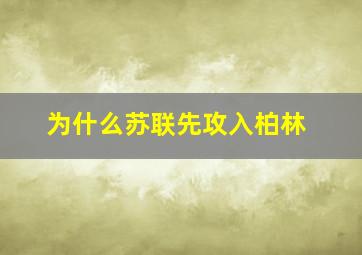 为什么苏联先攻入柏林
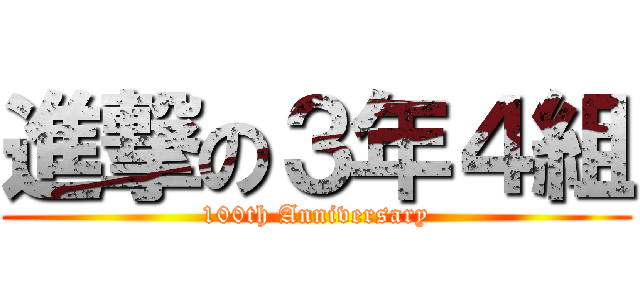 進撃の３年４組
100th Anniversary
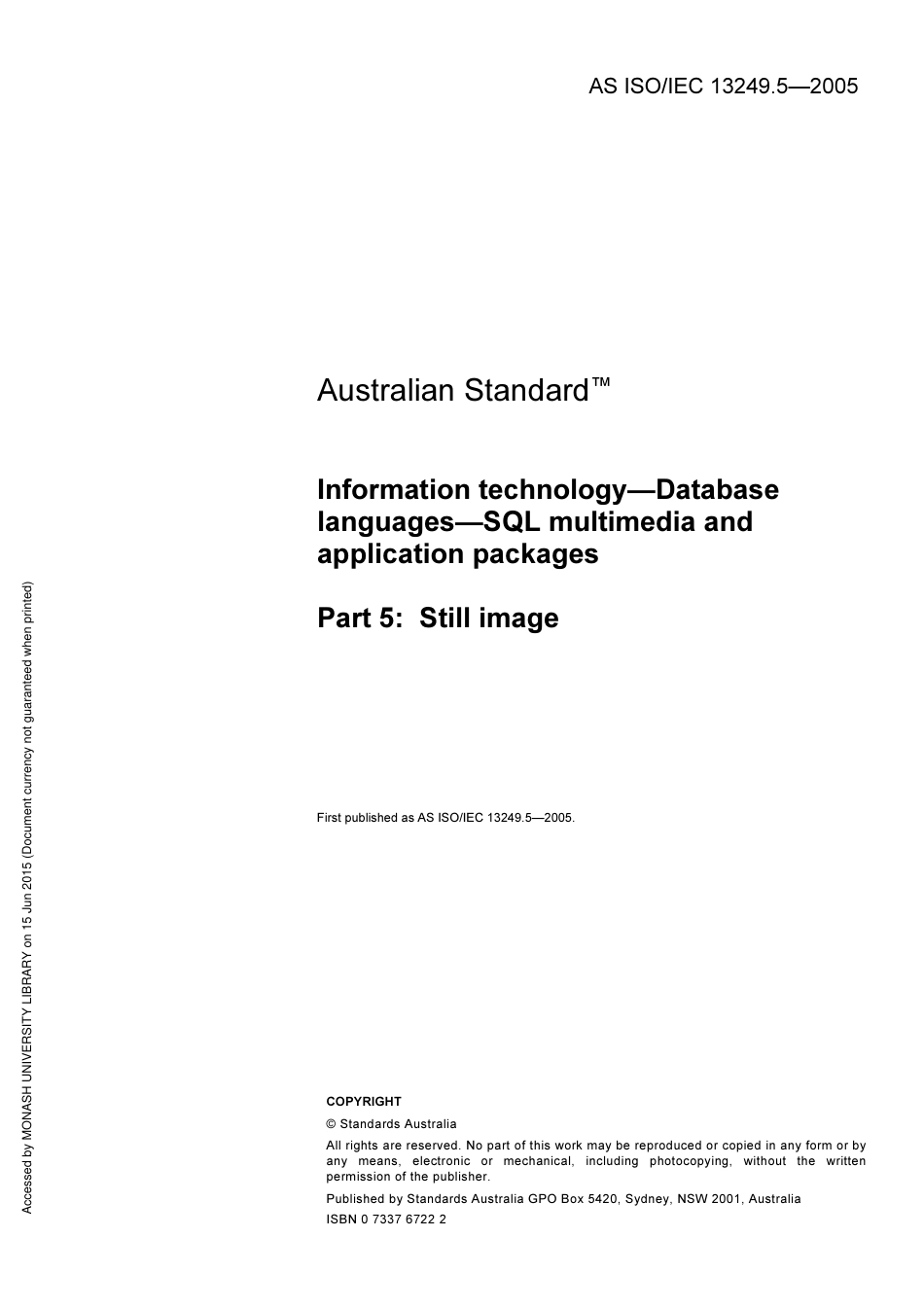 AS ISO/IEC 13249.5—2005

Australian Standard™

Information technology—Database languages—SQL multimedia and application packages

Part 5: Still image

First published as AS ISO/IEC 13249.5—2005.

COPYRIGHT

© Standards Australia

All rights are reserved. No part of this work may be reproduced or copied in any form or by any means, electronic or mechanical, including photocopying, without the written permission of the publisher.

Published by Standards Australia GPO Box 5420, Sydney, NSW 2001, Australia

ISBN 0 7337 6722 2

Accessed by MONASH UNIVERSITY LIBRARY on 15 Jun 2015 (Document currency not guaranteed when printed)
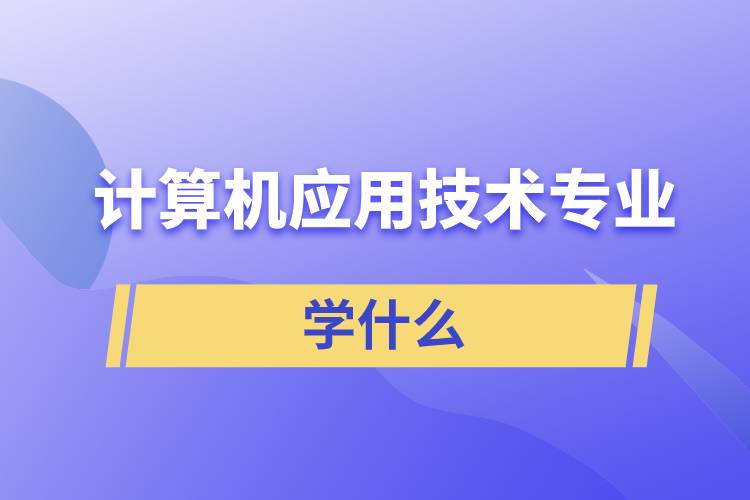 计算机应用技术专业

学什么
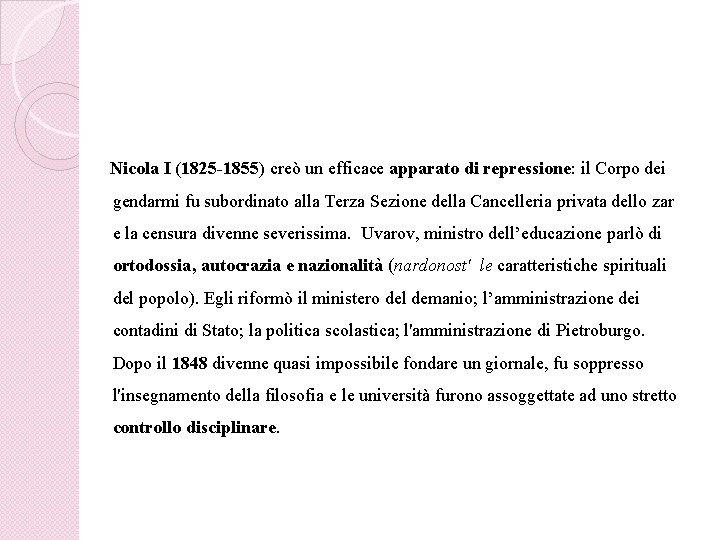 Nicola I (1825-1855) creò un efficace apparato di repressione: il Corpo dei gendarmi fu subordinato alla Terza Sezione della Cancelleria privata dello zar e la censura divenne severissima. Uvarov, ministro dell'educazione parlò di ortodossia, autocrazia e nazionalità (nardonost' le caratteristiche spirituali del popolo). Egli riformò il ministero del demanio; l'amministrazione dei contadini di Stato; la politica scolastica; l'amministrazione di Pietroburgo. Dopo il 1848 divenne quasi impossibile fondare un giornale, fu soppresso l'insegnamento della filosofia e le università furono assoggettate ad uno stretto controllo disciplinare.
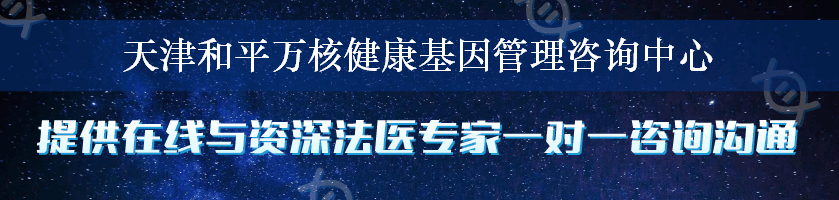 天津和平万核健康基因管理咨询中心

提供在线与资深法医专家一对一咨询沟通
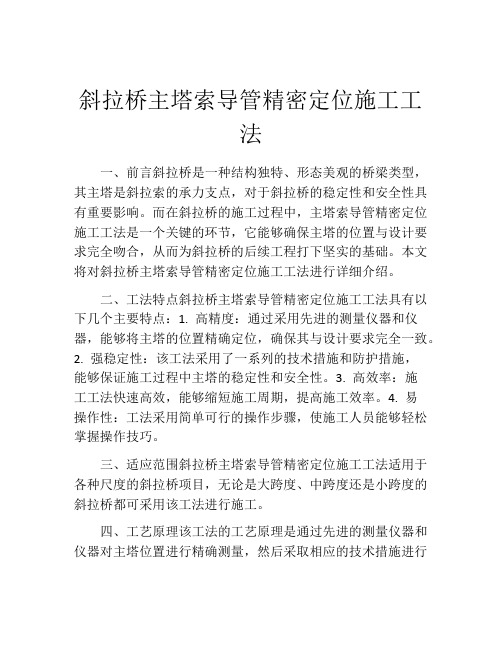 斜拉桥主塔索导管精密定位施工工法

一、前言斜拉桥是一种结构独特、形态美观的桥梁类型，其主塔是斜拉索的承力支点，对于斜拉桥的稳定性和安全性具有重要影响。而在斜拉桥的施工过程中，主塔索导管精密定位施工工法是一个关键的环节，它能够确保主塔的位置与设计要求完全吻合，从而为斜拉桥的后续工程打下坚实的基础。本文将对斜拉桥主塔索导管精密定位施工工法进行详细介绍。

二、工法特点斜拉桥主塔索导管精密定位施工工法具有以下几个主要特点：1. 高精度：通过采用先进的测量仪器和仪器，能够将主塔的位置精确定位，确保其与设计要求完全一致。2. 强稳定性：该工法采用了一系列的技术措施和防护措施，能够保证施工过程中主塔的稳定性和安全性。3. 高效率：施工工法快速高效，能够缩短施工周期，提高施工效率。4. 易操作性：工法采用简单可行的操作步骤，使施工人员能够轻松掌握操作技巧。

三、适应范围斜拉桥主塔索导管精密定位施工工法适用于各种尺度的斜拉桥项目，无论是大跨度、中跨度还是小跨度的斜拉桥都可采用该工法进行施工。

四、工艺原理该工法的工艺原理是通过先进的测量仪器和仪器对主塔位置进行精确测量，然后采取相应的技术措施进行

### Exercise requirements
Your copy should match every record exactly and contain no pictures.

### Solution to the problem
 为什么苏联先攻入柏林
 進撃の３年４組
100th Anniversary
 AS ISO/IEC 13249.5—2005

Australian Standard™

Information technology—Database languages—SQL multimedia and application packages

Part 5: Still image

First published as AS ISO/IEC 13249.5—2005.

COPYRIGHT

© Standards Australia

All rights are reserved. No part of this work may be reproduced or copied in any form or by any means, electronic or mechanical, including photocopying, without the written permission of the publisher.

Published by Standards Australia GPO Box 5420, Sydney, NSW 2001, Australia

ISBN 0 7337 6722 2

Accessed by MONASH UNIVERSITY LIBRARY on 15 Jun 2015 (Document currency not guaranteed when printed)
 计算机应用技术专业

学什么
 Nicola I (1825-1855) creò un efficace apparato di repressione: il Corpo dei gendarmi fu subordinato alla Terza Sezione della Cancelleria privata dello zar e la censura divenne severissima. Uvarov, ministro dell'educazione parlò di ortodossia, autocrazia e nazionalità (nardonost' le caratteristiche spirituali del popolo). Egli riformò il ministero del demanio; l'amministrazione dei contadini di Stato; la politica scolastica; l'amministrazione di Pietroburgo. Dopo il 1848 divenne quasi impossibile fondare un giornale, fu soppresso l'insegnamento della filosofia e le università furono assoggettate ad uno stretto controllo disciplinare.
 天津和平万核健康基因管理咨询中心

提供在线与资深法医专家一对一咨询沟通
 斜拉桥主塔索导管精密定位施工工法

一、前言斜拉桥是一种结构独特、形态美观的桥梁类型，其主塔是斜拉索的承力支点，对于斜拉桥的稳定性和安全性具有重要影响。而在斜拉桥的施工过程中，主塔索导管精密定位施工工法是一个关键的环节，它能够确保主塔的位置与设计要求完全吻合，从而为斜拉桥的后续工程打下坚实的基础。本文将对斜拉桥主塔索导管精密定位施工工法进行详细介绍。

二、工法特点斜拉桥主塔索导管精密定位施工工法具有以下几个主要特点：1. 高精度：通过采用先进的测量仪器和仪器，能够将主塔的位置精确定位，确保其与设计要求完全一致。2. 强稳定性：该工法采用了一系列的技术措施和防护措施，能够保证施工过程中主塔的稳定性和安全性。3. 高效率：施工工法快速高效，能够缩短施工周期，提高施工效率。4. 易操作性：工法采用简单可行的操作步骤，使施工人员能够轻松掌握操作技巧。

三、适应范围斜拉桥主塔索导管精密定位施工工法适用于各种尺度的斜拉桥项目，无论是大跨度、中跨度还是小跨度的斜拉桥都可采用该工法进行施工。

四、工艺原理该工法的工艺原理是通过先进的测量仪器和仪器对主塔位置进行精确测量，然后采取相应的技术措施进行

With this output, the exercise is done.